I was the last Head boy at Holm Leigh, Arclid Hall in 1969. The school moved to Arclid Hall from Buxton in 1959 and I started there in 1964. The school suffered from falling pupil numbers and finally closed in 1969 with less than 30 boys. The school Headmaster was Mr Fallows and he had constant health problems in the last few years of the school.
I went back there a few years ago with my wife and the receptionist at the business that bought the hall was kind enough to show me around.
I first went there to board, in 1969. My parents used to put me on the train in Leeds on my own to be met by Mrs Fallows at Crewe with a change at Stockport and Stalybridge from the age of 8. Can you imagine any parent doing that now !!
I was at Holm Leigh, Arclid Hall too.
I started in 1966 in the lovely Miss Pink's class and left in '69 when it closed down. It was a fantastic little school if a bit eccentricly run perhaps.
It had a passionate music teacher, Tony Barnes, who made me join the choir. I got to sing anthems by Tallis and Byrd and we joined in a performance of Bach's Christmas Oratorio in Buxton (or was it Belper). Bill Fallows' sons got me translating Cicero at the age of 9 and discovering Damon Runyon and Roald Dahl. We put on plays by Shakespeare and Bernard Shaw (hard with such a small pool to choose from I imagine - even I was 2nd Soldier in St Joan) and I even had a patch of soil (which we called a "garden") to plant nasturtiums and marigolds in.

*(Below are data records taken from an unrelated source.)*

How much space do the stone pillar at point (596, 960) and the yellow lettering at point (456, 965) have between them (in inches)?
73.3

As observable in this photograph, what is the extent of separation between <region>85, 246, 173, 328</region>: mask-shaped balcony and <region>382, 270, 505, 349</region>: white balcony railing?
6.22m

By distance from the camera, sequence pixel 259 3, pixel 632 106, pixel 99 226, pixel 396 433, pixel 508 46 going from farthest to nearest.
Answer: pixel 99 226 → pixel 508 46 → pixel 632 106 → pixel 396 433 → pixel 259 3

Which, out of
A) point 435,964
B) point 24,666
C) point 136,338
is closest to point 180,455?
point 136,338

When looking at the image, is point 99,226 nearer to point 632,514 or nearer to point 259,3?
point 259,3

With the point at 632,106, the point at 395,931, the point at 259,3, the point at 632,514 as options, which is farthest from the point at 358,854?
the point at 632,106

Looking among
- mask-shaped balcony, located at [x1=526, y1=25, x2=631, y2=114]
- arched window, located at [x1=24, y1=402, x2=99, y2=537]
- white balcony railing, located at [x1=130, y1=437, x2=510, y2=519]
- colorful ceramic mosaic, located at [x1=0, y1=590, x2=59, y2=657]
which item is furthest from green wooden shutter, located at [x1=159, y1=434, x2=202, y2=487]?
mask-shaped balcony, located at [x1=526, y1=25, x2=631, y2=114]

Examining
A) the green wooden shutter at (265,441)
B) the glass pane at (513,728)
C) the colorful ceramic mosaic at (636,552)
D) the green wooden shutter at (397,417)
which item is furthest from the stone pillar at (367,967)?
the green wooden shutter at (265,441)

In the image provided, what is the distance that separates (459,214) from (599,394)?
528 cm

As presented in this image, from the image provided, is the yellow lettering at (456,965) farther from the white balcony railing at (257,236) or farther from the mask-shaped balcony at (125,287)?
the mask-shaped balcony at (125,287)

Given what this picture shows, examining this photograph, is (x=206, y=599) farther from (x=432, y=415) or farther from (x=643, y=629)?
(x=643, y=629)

i remember the house having a very impressive staircase in the entrance hall and being surrounded by magnificent trees.
I can also still remember the "latin" grace the the prefects use to recite before meals. I had no idea what the mangled words meant but I just looked up what it sounded like and I think it must have been "Oculi Omnium" which it turns out is from Psalm 145:15. Who knew? ;-)
For a very small school it really punched above its weight. I didn't much like boarding school after it closed and I move on to other places, but for me to have such very fond memories of a place I was sent away to at the age of 7 it must have been pretty special!
I have thought of going back to take a look. I used to be able to see the school from the M6 when I passed it going South, but with time the trees have grown and it has faded out of view. there is a metaphor there perhaps?
I was trying to remember who you, the last head boy there, were. A Grove maybe?